Unless anyone can show that this helps, it won't be added.

The unpronouncable suggestion is unlikely to help if
dictionary words didn't.  I don't see how it work would
outside English, anyway.

----------------------------------------------------------------------

Comment By: Julian Morrison (julianm)
Date: 2003-12-06 03:41

Message:
Logged In: YES 
user_id=21754

Yeah you're right about "unpronounceable:xmlrpc", oops, my
bad. Sorry, ignore that bit.

The hack I suggested for misspellings can be extended to
unpronounceability counts, or anything similar. If it's a
known token and a statistical ham indicator, then never
count it as "unpronounceable" or "misspelled". That approach
would quickly enough learn tech-speak or whatever, but it
would catch high incidence of garble.

----------------------------------------------------------------------

Comment By: Richie Hindle (richiehindle)
Date: 2003-12-06 03:11

Message:
Logged In: YES 
user_id=85414

What's the difference between the tokeniser spitting
out "xmlrpc" and spitting out ""unpronounceable:xmlrpc"?
That doesn't make any difference.  The difference is when
you "generate tokens for the count of misspellings" (or
unpronounceables) - then your system starts to decide
that high unpronounceable conts are spammy, and techie
messages get more spammy.  (Unless the tech-speak
outweighs the spam garbage, but even we're not *that*
techie!)


----------------------------------------------------------------------

Comment By: Julian Morrison (julianm)
Date: 2003-12-06 03:04

Message:
Logged In: YES 
user_id=21754

Hmm, would it not merely learn token
"unpronounceable:xmlrpc" as a ham indicator?

Also, as a spellcheck hack: words that are already
recognised tokens, and are ham indicators, should not count
as misspelled even if the spell check rejects them.

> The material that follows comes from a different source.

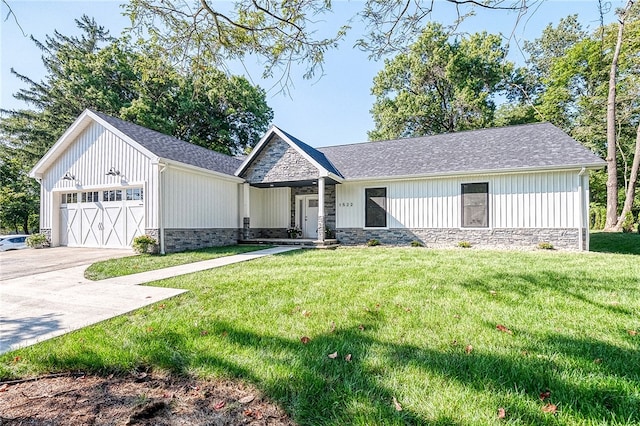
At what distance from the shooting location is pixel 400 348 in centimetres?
270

This
would then quickly learn not to add "xmlrpc" into the
misspelled-words count and ratio.

----------------------------------------------------------------------

Comment By: Richie Hindle (richiehindle)
Date: 2003-12-06 02:53

Message:
Logged In: YES 
user_id=85414

We spambayes developers spend a lot of time talking
about smtp, pop3, cdo, mapi, tcpip, http, html, py2exe,
rfc822, chi2, kmail, ie, oe, xmlrpc, bsddb...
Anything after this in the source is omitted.